Тут Зинка заёрзала, а Иван Антоныч пыхнул сигареткой и, вспоминая войну, сказал:
- У нас, броня крепка, такое было! Когда Одер форсировали под Кюстриным. Одного нашего лейтенанта так взрывом о броню шибануло - три дня ничего не помнил. А потом медики какой-то травки дали - сразу всех узнал.-И ещё раз, затянувшись горячим дымом, Иван Антоныч сказал: - Женьшеню бы найти. Всё бы припомнил…
Алёша встал, прошёлся и, волнуясь, спросил:
- А в газете знали, что Николай Акимыч там тоже был?
- Да нет, наверное, не знали…-как-то неуверенно сказал Иван Кузьмич.
- А сейчас знают?
- Не знаю… Человек-то он скромный. Вряд ли написал.
- А вы?
- Да что ж писать. Так уж привыкли… А тут справки наводить, проверять,-с сомнением сказал Иван Кузьмич.
- Это верно, дел, конечно, хватит. А надо бы… Надо бы! Знаешь, сколько ещё нашего брата поднять надо? - сказал Иван Антоныч.
- И вы не написали? - тихо, но твёрдо спросил Алёша.

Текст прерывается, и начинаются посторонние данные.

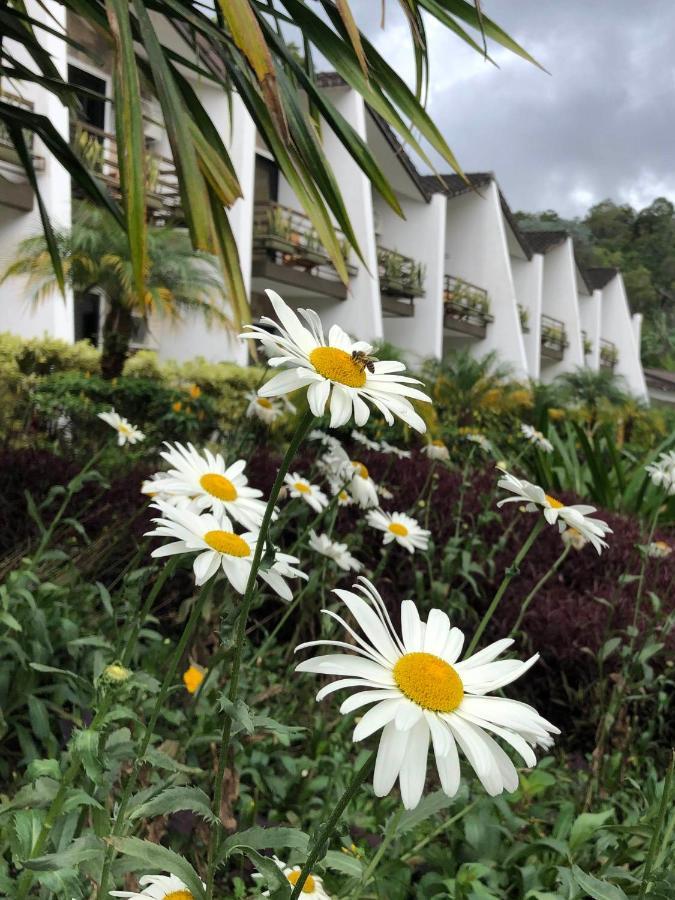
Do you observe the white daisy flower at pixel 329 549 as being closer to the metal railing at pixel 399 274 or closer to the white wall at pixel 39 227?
the white wall at pixel 39 227

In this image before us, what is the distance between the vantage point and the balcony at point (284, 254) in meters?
14.6

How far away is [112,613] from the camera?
1984mm

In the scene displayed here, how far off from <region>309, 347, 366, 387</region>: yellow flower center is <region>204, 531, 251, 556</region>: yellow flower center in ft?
0.98

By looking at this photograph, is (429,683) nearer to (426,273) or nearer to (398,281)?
(398,281)

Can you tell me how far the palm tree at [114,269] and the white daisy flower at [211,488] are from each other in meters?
7.66

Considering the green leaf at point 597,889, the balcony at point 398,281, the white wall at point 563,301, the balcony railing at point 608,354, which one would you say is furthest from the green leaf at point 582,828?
the balcony railing at point 608,354

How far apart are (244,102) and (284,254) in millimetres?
13477

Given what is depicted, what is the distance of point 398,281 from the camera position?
18406 millimetres

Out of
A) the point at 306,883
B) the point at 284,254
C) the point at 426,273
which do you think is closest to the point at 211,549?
the point at 306,883

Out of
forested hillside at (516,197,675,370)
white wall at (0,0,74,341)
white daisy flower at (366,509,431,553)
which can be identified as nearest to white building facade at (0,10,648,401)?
white wall at (0,0,74,341)

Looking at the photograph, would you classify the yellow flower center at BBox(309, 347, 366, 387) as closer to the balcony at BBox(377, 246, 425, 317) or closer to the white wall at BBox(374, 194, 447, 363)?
the balcony at BBox(377, 246, 425, 317)

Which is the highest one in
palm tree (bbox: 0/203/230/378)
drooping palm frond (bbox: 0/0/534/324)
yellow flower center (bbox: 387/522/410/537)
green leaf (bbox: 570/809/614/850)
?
palm tree (bbox: 0/203/230/378)

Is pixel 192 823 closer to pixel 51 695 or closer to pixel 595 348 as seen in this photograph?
pixel 51 695

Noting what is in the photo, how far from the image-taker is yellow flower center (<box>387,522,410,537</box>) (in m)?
2.31
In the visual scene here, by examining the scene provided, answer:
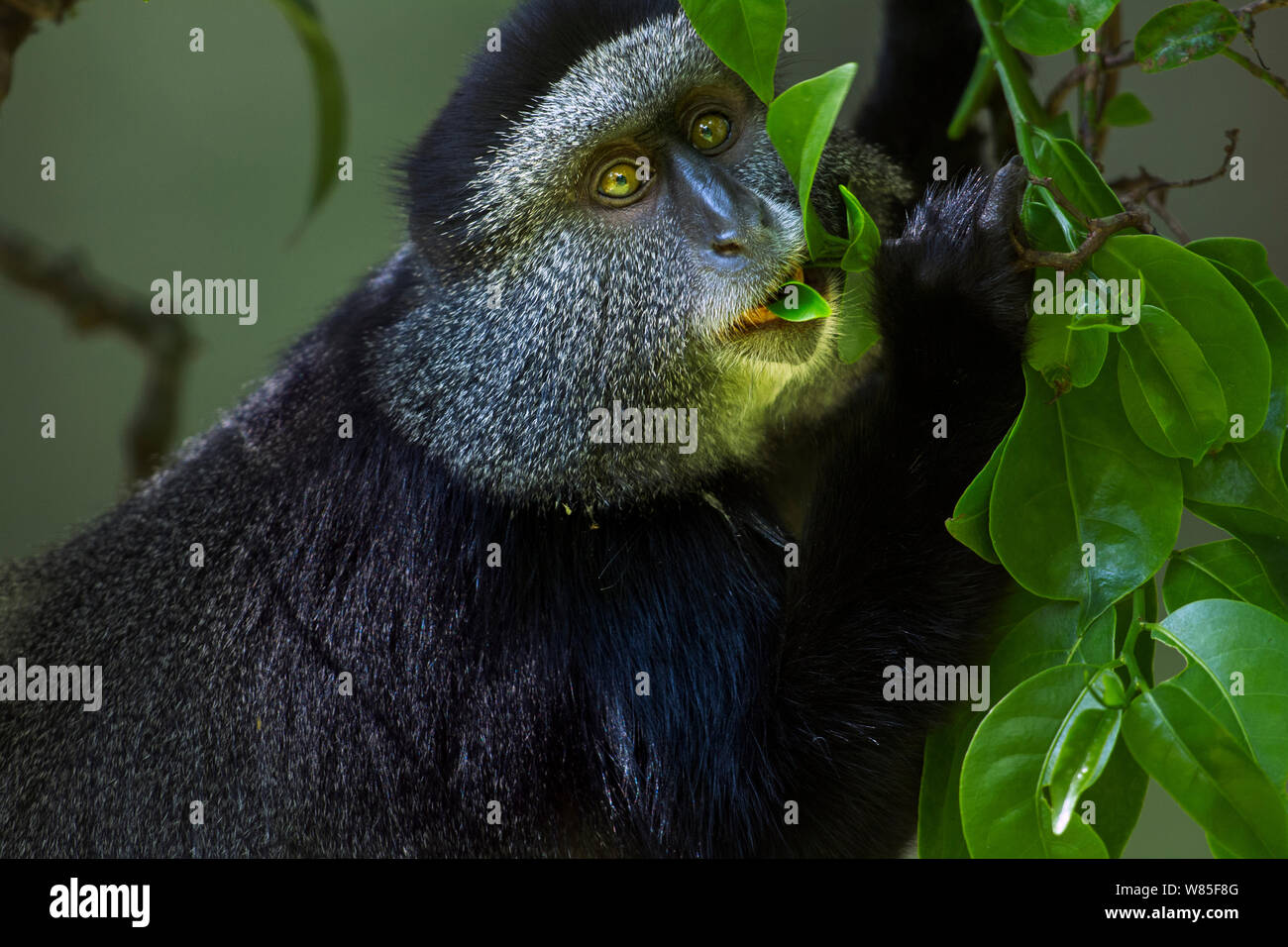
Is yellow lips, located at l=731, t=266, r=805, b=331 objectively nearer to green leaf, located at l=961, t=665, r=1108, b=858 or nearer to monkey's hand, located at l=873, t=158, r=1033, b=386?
monkey's hand, located at l=873, t=158, r=1033, b=386

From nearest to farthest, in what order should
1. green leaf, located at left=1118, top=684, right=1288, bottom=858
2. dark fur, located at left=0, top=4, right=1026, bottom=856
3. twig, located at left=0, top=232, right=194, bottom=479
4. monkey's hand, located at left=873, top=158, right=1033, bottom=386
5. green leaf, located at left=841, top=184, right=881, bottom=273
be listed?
green leaf, located at left=1118, top=684, right=1288, bottom=858 → green leaf, located at left=841, top=184, right=881, bottom=273 → monkey's hand, located at left=873, top=158, right=1033, bottom=386 → dark fur, located at left=0, top=4, right=1026, bottom=856 → twig, located at left=0, top=232, right=194, bottom=479

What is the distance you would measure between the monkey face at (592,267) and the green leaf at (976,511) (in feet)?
2.25

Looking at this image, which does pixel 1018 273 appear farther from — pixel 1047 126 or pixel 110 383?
pixel 110 383

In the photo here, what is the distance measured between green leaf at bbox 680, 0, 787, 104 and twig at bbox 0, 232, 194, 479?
2874 millimetres

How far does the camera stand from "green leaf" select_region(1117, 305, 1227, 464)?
69.4 inches

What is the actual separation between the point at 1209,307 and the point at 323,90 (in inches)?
99.8

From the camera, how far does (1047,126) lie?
2.49 m

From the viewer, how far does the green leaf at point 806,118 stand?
1639 mm

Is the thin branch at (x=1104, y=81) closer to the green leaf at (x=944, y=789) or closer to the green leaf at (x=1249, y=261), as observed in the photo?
the green leaf at (x=1249, y=261)

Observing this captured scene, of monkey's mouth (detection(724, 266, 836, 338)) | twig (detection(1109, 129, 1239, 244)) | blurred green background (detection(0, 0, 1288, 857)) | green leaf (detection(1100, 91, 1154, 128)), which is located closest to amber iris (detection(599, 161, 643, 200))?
monkey's mouth (detection(724, 266, 836, 338))

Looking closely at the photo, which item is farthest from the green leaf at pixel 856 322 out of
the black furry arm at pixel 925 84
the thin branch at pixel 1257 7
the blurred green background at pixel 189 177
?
the blurred green background at pixel 189 177

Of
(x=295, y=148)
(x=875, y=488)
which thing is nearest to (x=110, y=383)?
(x=295, y=148)

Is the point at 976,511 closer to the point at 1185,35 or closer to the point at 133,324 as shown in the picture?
the point at 1185,35

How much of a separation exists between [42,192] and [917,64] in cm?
386
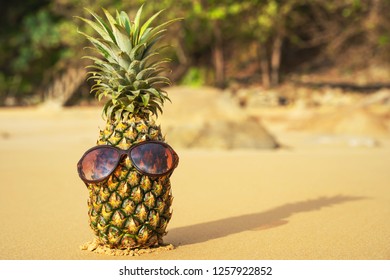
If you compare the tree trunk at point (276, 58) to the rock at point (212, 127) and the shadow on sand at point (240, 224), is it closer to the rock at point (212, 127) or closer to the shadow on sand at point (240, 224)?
the rock at point (212, 127)

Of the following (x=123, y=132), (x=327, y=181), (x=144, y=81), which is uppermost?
(x=144, y=81)

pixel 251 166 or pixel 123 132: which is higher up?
pixel 123 132

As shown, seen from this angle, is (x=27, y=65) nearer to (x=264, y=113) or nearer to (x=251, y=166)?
(x=264, y=113)

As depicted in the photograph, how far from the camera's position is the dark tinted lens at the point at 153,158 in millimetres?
4816

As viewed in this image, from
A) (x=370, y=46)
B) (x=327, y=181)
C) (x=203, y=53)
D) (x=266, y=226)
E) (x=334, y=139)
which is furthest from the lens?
(x=203, y=53)

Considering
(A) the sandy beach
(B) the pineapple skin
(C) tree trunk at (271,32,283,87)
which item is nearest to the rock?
(A) the sandy beach

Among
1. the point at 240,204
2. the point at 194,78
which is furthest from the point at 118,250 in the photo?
the point at 194,78

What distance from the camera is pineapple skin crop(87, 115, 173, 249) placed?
15.9ft

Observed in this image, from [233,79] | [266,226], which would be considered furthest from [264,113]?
[266,226]

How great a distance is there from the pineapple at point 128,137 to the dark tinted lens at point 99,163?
0.06 meters

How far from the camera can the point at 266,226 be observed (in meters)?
6.08

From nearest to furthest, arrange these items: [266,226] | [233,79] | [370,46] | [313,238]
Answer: [313,238], [266,226], [370,46], [233,79]

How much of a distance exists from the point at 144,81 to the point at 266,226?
1956 mm

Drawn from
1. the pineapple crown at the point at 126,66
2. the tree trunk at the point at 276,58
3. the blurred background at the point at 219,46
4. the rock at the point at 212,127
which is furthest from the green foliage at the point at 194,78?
the pineapple crown at the point at 126,66
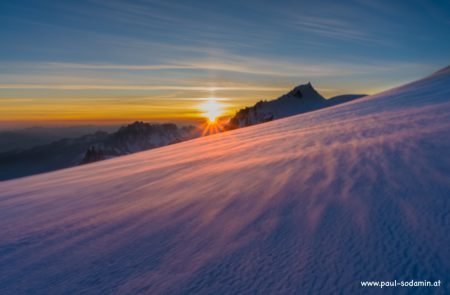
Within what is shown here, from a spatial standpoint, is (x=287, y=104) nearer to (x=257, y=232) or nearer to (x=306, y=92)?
(x=306, y=92)

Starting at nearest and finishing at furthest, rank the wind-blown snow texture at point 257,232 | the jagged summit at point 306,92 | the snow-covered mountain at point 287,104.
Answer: the wind-blown snow texture at point 257,232
the snow-covered mountain at point 287,104
the jagged summit at point 306,92

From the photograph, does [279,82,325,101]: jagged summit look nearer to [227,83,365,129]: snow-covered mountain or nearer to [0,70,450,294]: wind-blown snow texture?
[227,83,365,129]: snow-covered mountain

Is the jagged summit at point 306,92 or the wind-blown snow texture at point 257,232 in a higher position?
the jagged summit at point 306,92

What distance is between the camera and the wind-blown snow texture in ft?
7.09

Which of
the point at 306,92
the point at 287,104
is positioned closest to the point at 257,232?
the point at 287,104

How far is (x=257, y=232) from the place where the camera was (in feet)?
9.54

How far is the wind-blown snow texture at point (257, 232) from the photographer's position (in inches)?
85.0

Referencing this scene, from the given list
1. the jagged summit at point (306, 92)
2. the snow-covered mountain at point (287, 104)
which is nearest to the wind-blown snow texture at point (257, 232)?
the snow-covered mountain at point (287, 104)

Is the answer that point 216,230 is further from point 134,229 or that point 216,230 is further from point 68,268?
point 68,268

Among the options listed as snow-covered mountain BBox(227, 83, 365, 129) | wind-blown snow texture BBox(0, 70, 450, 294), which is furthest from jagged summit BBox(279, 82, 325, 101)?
wind-blown snow texture BBox(0, 70, 450, 294)

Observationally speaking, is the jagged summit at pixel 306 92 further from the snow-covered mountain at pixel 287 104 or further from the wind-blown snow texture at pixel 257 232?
the wind-blown snow texture at pixel 257 232

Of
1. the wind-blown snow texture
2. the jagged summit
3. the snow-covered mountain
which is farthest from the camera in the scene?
the jagged summit

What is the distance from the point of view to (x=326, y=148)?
6.34m

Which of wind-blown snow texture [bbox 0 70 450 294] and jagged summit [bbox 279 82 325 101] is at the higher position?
jagged summit [bbox 279 82 325 101]
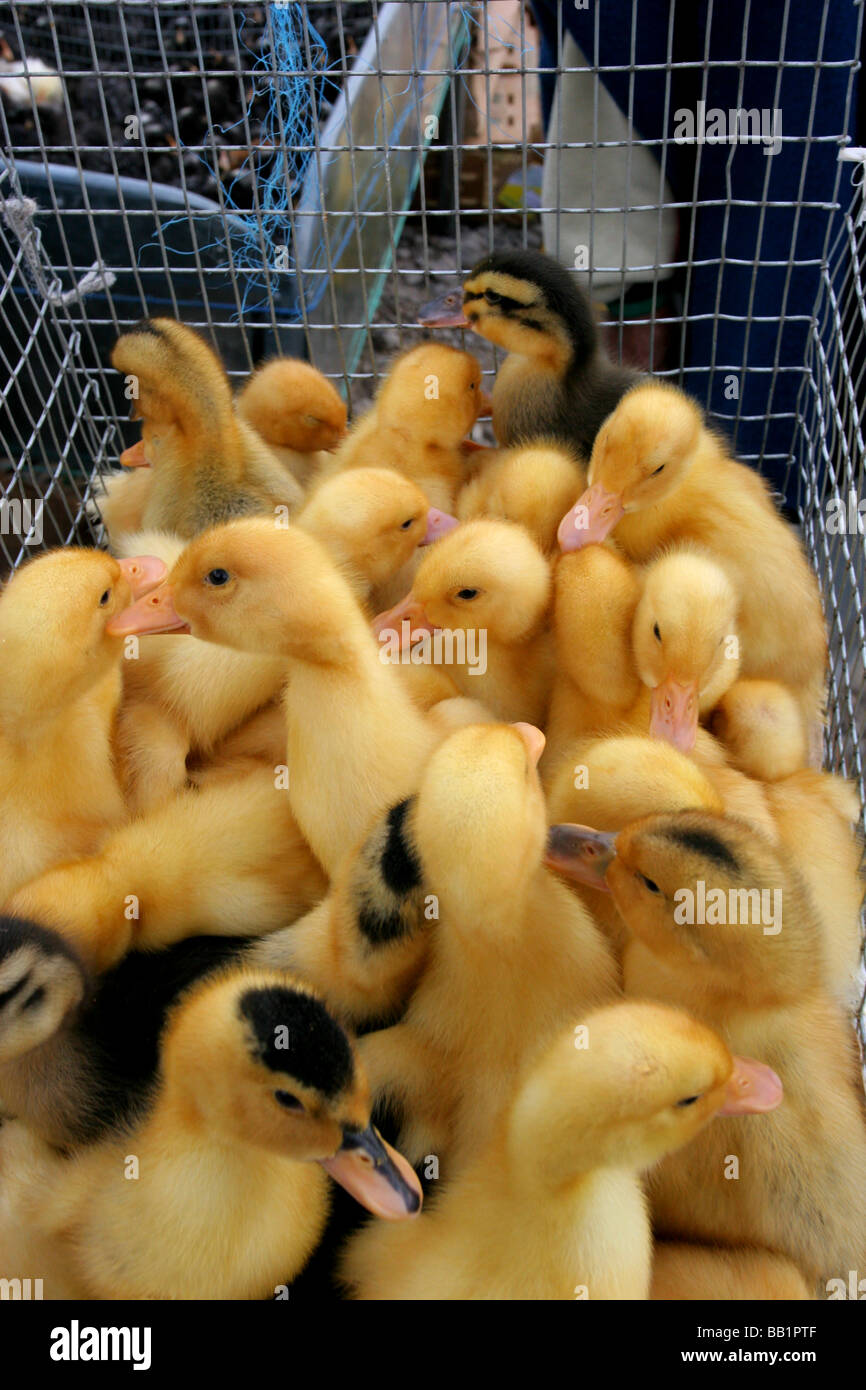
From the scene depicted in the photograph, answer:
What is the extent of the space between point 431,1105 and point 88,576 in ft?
2.47

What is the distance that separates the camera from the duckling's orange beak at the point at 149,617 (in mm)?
1495

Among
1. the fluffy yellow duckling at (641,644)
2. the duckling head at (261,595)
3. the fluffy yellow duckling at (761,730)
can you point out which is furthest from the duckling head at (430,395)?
the fluffy yellow duckling at (761,730)

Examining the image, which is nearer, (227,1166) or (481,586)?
(227,1166)

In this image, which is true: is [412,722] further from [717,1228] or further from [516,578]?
[717,1228]

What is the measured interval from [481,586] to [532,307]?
608mm

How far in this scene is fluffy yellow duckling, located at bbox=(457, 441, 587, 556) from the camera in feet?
5.90

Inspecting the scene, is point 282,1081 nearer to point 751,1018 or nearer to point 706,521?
point 751,1018

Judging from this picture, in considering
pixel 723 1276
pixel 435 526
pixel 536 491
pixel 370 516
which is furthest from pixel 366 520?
pixel 723 1276

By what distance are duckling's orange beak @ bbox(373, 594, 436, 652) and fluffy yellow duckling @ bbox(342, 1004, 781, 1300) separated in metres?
0.68

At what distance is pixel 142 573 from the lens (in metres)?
1.57

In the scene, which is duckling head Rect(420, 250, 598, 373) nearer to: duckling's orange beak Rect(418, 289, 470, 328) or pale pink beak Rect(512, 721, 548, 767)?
duckling's orange beak Rect(418, 289, 470, 328)

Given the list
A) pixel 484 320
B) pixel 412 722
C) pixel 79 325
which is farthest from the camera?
pixel 79 325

И Иван Кузьмич снова почувствовал, что за прошлые
упущения платить не просто.
- Так ведь он многого не помнит…-сказал он тихо.
Алёша, вспомнив вдруг тетрадку, в которой все страницы
начинались с Иванова, Бугрова, Фёдорова, отложил пилу, отряхнулся и сказал:
- Можно, я пойду?..
Он оглянулся: не захочет ли с ним кто ещё. Но Мите надо было уже к маме. У Поросюши нашлось какое-то своё серьёзное дело. Младшим подавно пора по домам.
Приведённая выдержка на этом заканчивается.